__Problem__.
Search the material below for the string "United" and copy each line where it appears.

__Data for this task__.

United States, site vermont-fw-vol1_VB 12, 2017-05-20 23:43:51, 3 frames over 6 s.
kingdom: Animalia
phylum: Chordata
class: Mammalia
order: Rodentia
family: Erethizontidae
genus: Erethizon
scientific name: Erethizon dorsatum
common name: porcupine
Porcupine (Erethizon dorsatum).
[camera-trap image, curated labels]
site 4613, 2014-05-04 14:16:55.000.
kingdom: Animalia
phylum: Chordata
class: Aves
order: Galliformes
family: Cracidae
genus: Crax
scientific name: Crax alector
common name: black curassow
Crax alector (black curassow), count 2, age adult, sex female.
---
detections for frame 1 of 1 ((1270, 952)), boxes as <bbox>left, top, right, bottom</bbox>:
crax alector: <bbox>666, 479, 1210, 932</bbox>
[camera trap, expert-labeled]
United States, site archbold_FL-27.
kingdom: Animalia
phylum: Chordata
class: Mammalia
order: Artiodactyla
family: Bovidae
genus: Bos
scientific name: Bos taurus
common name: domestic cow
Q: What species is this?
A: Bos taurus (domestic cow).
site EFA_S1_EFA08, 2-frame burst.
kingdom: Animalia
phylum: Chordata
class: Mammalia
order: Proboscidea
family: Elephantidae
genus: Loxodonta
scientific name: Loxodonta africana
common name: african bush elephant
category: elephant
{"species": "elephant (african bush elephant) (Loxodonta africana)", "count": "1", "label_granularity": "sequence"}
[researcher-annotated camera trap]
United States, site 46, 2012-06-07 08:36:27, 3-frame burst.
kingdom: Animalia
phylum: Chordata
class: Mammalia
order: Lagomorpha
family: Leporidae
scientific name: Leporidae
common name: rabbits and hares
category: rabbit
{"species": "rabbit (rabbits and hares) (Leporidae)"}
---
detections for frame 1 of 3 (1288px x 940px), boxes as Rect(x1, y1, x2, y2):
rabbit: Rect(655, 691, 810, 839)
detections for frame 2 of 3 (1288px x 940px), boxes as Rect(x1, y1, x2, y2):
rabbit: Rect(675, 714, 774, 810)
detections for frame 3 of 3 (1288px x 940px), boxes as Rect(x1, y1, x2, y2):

__Reply__.
United States, site vermont-fw-vol1_VB 12, 2017-05-20 23:43:51, 3 frames over 6 s.
United States, site archbold_FL-27.
United States, site 46, 2012-06-07 08:36:27, 3-frame burst.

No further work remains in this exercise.